Dowley: There are several answers to this question. The first is understanding that from a tax perspective, the HSA is one of the most tax-advantaged vehicles around. You’re able to put money in on a tax-free basis, it grows tax free and then as long as the money comes out to pay for qualified medical expenses, it’s coming out tax-free as well. You get this triple tax advantage that doesn’t exist with any other vehicle. Additionally, there is flexibility in how you spend these dollars particularly in retirement. If you are worried that your HSA is only for medical expenses, after age 65 you can use your HSA to pay for any expense and just pay income tax like a withdrawal from your 401(k) at retirement. The benefit is that if you have healthcare expenses in retirement, by paying from your HSA you are not paying taxes on those withdrawals.
We look at things in terms of optimization. If you’re employer is contributing to your HSA, often you get that contribution just for opening the account. Then people may consider contributing enough in their defined contribution plan to receive the full employer match. Then they go to the HSA to take advantage of that triple tax opportunity, and then going back to the defined contribution plan.
When you think about how you can make it easy for employees, I go back to this idea of doing the math. Most people are used to paying for these PPO plans that typically have much higher premiums than HSA-eligible plans, and one way to help people think about it is to just say, look you might’ve been willing to pay this amount before on a monthly or biweekly basis, and let’s just look at what the difference is with the HSA-eligible plan, particularly on an annual basis.

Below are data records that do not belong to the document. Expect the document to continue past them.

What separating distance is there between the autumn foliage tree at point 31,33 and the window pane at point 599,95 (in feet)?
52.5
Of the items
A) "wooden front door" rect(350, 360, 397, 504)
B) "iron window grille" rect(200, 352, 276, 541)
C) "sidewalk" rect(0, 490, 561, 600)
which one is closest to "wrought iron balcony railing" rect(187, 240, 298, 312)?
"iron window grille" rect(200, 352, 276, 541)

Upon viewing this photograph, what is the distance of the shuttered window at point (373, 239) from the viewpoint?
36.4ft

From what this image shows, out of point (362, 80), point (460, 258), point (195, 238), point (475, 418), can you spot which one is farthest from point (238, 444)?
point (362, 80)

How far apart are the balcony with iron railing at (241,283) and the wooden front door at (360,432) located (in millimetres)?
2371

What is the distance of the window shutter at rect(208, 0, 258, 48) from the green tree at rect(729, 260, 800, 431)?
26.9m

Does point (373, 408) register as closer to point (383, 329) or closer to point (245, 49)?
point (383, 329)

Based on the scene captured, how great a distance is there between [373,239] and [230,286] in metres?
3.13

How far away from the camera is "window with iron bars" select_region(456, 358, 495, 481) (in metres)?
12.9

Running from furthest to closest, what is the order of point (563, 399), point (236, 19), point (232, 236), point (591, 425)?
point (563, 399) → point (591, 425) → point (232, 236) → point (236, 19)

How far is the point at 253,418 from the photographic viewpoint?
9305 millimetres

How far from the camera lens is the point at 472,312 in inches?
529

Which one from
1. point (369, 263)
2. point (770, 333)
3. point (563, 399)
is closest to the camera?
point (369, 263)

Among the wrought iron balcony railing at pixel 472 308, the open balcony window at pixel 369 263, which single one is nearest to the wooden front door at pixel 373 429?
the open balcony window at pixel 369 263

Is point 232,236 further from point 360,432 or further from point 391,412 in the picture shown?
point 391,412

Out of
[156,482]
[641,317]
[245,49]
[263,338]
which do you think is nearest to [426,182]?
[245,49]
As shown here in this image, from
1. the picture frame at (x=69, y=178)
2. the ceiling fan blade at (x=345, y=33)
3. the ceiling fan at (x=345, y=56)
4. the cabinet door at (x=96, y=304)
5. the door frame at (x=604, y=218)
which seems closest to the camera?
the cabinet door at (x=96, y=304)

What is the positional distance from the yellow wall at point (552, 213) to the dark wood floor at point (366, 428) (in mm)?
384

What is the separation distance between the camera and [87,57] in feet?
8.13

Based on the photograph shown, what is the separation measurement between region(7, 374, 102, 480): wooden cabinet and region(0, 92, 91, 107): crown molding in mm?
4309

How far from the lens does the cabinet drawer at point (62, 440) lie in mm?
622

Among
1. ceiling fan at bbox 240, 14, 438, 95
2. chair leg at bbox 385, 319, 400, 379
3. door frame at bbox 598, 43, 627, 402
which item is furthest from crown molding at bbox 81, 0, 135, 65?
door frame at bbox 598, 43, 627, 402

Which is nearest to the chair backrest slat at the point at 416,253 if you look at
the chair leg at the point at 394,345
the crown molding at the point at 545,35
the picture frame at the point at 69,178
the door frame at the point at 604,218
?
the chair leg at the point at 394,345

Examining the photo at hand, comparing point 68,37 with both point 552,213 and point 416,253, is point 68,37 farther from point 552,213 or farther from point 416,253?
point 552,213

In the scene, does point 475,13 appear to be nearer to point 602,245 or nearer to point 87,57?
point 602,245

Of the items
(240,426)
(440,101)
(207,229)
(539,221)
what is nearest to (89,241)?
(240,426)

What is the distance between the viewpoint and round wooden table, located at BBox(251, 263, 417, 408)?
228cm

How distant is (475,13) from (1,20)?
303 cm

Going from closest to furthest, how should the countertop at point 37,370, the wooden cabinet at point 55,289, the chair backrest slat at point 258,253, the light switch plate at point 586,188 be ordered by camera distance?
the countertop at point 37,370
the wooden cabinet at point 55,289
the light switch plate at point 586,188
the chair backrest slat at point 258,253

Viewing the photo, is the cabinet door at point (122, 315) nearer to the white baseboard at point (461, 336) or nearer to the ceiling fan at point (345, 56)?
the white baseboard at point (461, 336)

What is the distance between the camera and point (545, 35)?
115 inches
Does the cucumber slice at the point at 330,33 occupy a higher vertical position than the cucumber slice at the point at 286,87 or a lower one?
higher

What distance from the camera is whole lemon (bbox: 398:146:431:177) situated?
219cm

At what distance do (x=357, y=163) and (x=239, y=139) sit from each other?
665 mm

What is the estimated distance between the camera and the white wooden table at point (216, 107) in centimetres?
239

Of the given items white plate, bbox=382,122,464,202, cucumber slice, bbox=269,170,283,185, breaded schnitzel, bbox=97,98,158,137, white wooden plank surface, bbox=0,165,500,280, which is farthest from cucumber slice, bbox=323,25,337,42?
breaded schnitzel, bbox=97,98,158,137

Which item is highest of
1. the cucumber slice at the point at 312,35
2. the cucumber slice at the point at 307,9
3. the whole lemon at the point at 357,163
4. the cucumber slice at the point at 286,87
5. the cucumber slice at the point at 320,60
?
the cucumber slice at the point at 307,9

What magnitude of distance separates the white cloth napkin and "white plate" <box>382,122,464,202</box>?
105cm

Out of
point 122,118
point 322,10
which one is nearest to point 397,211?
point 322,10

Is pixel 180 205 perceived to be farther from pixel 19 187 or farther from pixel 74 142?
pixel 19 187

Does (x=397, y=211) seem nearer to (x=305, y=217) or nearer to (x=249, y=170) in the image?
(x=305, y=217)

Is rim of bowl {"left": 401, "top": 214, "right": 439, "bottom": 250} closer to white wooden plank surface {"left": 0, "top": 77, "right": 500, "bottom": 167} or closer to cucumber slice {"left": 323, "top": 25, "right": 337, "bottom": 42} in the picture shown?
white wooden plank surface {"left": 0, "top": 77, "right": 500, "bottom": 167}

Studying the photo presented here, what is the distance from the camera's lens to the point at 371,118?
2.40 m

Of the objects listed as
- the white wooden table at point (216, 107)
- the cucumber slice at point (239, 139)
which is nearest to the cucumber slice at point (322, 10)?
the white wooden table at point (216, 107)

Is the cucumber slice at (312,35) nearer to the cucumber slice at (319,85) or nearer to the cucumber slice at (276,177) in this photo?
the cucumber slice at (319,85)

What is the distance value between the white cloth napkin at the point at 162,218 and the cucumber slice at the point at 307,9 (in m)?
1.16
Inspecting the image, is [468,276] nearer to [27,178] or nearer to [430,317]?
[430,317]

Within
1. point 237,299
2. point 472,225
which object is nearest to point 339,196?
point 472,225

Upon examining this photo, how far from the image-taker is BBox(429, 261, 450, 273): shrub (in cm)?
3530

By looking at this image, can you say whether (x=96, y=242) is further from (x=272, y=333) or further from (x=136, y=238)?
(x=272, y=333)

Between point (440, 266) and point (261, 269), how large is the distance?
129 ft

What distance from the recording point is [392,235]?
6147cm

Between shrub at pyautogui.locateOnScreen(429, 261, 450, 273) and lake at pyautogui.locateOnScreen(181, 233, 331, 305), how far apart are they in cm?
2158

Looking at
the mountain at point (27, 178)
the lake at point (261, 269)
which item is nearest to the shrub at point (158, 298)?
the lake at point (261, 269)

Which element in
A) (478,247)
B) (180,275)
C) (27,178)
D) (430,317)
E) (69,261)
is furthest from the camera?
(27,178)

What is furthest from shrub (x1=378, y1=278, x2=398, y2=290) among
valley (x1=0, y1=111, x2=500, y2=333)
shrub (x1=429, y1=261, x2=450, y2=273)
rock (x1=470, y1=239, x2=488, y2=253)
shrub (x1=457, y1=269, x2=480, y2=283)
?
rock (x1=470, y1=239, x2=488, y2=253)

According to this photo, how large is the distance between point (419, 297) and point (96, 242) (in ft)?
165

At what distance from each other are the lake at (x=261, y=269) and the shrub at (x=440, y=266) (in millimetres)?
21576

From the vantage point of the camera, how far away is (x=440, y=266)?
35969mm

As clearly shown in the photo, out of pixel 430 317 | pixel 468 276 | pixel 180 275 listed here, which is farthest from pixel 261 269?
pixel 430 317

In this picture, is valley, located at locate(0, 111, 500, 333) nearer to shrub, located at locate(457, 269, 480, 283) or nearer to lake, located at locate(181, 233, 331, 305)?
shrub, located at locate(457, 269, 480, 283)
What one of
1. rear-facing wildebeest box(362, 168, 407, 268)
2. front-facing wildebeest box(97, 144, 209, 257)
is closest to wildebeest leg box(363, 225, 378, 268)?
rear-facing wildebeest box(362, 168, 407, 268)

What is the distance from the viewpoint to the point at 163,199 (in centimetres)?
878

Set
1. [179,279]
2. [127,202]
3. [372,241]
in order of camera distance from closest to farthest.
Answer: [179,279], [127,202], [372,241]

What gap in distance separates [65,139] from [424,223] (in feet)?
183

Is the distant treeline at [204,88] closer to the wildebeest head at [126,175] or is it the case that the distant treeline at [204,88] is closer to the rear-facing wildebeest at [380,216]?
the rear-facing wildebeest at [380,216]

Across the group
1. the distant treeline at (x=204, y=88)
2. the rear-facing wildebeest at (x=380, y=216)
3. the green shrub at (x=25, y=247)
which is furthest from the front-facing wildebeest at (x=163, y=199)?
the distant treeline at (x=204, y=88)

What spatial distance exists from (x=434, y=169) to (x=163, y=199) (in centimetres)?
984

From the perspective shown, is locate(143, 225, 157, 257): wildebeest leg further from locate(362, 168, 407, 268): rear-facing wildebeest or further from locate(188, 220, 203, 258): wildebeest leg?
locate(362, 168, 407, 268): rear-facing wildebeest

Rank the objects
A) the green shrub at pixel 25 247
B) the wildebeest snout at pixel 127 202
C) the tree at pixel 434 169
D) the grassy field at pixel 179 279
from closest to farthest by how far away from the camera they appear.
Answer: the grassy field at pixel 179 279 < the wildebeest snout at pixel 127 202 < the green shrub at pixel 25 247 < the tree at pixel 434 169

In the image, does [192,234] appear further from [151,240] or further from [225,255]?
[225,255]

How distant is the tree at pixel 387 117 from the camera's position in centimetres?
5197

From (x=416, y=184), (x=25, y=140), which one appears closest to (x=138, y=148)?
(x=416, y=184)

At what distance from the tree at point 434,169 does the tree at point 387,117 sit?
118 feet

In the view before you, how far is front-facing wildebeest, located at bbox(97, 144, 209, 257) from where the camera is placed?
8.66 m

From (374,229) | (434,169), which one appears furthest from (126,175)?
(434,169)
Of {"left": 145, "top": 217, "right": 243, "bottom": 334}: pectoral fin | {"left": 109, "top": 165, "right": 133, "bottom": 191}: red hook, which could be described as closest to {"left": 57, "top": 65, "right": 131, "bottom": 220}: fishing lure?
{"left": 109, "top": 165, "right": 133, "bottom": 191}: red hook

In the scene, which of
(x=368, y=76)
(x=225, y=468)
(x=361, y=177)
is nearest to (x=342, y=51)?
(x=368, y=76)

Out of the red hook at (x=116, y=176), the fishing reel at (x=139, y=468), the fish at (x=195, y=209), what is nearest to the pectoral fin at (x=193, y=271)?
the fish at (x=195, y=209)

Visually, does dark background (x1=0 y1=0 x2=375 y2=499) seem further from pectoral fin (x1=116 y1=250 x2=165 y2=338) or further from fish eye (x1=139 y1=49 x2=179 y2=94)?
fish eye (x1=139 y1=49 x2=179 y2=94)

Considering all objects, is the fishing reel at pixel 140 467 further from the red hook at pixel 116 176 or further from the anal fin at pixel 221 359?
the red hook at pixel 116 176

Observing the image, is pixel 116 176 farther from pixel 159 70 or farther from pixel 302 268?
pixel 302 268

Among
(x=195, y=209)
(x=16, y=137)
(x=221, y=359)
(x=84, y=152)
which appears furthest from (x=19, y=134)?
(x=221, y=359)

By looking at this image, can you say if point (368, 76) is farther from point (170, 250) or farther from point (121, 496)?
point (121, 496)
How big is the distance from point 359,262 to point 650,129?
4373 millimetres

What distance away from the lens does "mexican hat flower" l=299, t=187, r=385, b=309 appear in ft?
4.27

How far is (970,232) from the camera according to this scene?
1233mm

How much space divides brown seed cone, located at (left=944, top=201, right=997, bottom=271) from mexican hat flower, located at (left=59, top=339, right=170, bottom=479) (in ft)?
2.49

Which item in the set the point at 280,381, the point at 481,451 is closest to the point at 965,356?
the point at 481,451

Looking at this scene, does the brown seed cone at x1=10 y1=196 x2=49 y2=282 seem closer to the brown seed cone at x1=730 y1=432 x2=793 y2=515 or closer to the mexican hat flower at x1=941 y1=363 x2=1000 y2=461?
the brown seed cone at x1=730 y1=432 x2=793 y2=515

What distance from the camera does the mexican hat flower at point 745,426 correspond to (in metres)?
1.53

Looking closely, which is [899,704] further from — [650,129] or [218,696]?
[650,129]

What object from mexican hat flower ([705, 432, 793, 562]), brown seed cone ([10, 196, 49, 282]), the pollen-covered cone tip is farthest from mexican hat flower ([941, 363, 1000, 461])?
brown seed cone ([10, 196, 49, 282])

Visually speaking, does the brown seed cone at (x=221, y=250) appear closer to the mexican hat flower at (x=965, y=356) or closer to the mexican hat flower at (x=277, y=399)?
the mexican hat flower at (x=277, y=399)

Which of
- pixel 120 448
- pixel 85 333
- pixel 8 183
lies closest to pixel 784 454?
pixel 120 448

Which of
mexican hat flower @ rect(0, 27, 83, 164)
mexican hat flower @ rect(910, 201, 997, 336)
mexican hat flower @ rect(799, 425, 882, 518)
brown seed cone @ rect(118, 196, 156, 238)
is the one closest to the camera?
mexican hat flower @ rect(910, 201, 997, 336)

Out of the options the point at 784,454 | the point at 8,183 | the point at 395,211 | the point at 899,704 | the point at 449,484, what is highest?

There’s money that you could be paying yourself into the HSA and see zero difference in your paycheck on a month-to-month basis. So, that’s one way to just really easily think about helping people start to get involved with a HSA-eligible plan and the HSA.
We started a couple years ago to try to look at this exact question: will helping people understand the benefits of the HSA actually detract from their overall savings? In fact, we’ve seen the opposite. We see more and more people increasing their DC savings rate after they’ve started contributing to an HSA. Once they start to really understand the benefits of the HSA, they embrace it and it doesn’t take away. It actually just augments their overall savings picture.
PS: Are there, then, particular demographic groups for which an HSA would be most valuable?
Dowley: There are enough different types of benefits to the HSA-eligible plan and the HSA to make it attractive for a broad array of people. Certainly, most obvious would be the younger, healthier crowd, not likely to be huge consumers of healthcare, at least early on. They might have less risk of some of that up-front out-of-pocket cost, and they get the longevity benefit of having contributed and invested in the HSA. For people that are starting closer to retirement, they can make the maximum contribution, plus a catchup contribution, plus potentially a spousal catchup contribution. For that group, it is a way to really pad their retirement savings through this tax-advantaged vehicle. When you look at the options available, there are benefits for a spectrum of demographics.
Overall, it’s really important to look at the terms of the health plan. Even people who have high medical expenses may end up with lower overall costs with the HSA-eligible plan and HSA combination. Plus you get the advantage of being able to save and invest anything you don’t spend.